Even the principle of grouping schools together in federations is to be subservient to the drive for academies - individual schools in a federation will be able to become academies without the consent of the federated governing body.
This might not encourage co-operation and goodwill within a federation.
Cutting quangos
But while academies are free from local authority influence they are not completely independent of central government.
It is central government that determines their funding agreements and it is through these agreements, or contracts, that ministers could, if they wished, direct policy and practice.
For example, although the Bill does not include academies in the several new requirements being imposed on other schools (such as the duty to take part in international surveys of pupil achievement or to provide careers education) it is inconceivable that academies will be exempt.
But instead of being included in the legislation, academies will fall under these requirements via their funding agreements, which set out what they must do in return for their cash.
And, here again, there are signs of the education secretary taking more direct powers.
At present the funding arrangements for academies are conducted by an arm's-length quango, the Young Peoples Learning Agency for England.

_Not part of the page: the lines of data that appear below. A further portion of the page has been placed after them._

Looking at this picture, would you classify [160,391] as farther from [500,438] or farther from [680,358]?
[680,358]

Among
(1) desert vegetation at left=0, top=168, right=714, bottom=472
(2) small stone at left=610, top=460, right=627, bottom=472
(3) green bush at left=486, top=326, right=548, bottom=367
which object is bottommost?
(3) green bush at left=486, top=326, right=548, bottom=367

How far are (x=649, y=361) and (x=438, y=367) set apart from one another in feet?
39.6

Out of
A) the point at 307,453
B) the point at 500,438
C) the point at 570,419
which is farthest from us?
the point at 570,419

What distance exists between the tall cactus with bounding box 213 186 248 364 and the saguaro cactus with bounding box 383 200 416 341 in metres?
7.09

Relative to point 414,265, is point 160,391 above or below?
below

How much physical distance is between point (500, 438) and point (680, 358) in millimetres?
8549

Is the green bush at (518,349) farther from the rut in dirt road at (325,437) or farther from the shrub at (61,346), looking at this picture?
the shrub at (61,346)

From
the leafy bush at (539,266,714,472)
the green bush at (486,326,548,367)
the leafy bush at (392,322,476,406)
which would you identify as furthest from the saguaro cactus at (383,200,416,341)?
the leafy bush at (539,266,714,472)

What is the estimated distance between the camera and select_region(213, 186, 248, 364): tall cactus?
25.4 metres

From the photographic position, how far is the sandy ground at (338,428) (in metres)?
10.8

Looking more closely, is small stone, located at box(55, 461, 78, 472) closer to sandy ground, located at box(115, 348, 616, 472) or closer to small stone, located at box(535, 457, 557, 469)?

But it is to become an executive agency, the Education Funding Agency. As such it will report directly to the secretary of state, not to its own board.
Similarly, the disappearance of several other education quangos will mean that the education secretary will take direct responsibility for a vast range of other system-wide responsibilities.
These include the supply of teachers and other school staff, the disciplining of teachers who break the professional code, and the development of the curriculum and exam systems.
This is being presented as a way of saving money by dismantling the structure of several large quangos, each with its own infrastructure and board.
Where the buck stops
But it also means the secretary of state is heaping a lot of power and responsibility onto his own plate.
As Sir Humphrey of Yes Minister fame might have said: "That's very brave, minister!"
For while it may be good to have the levers of power within your grasp, it also means you are the person with whom the buck stops when things go wrong.
If the number of academies continues to grow at the current rate, the secretary of state will find himself directly responsible for a very large number of schools, maybe even the majority.
In conversation with a group of head teachers this week, the prevailing view was that, whether they like it or not, they will be effectively forced along the academy route, either on financial grounds or because their local authority will no longer have the capacity to support them.
And this is a point that was picked up by the Commons Public Accounts Committee on the very day the Bill was published.
The committee is already alarmed by the lack of audit control and grip over public spending at many academies.
In its report, it says the "governance risks will increase as the number of academies grows".
It adds that, even when there were far fewer academies than now, the Department for Education's resources for monitoring and administering the academies programme were "overstretched".
So there are some early warning signs of potential difficulties ahead.
The Education Bill, say the teaching unions, creates a more atomised and "fragmented" system.
The challenge of this Education Bill will be whether the Education Secretary, and his staff in Whitehall, can keep a close enough monitoring eye on thousands of individual schools to instigate action should things start to go wrong.
Mike Baker, external is a freelance journalist and broadcaster specialising in education.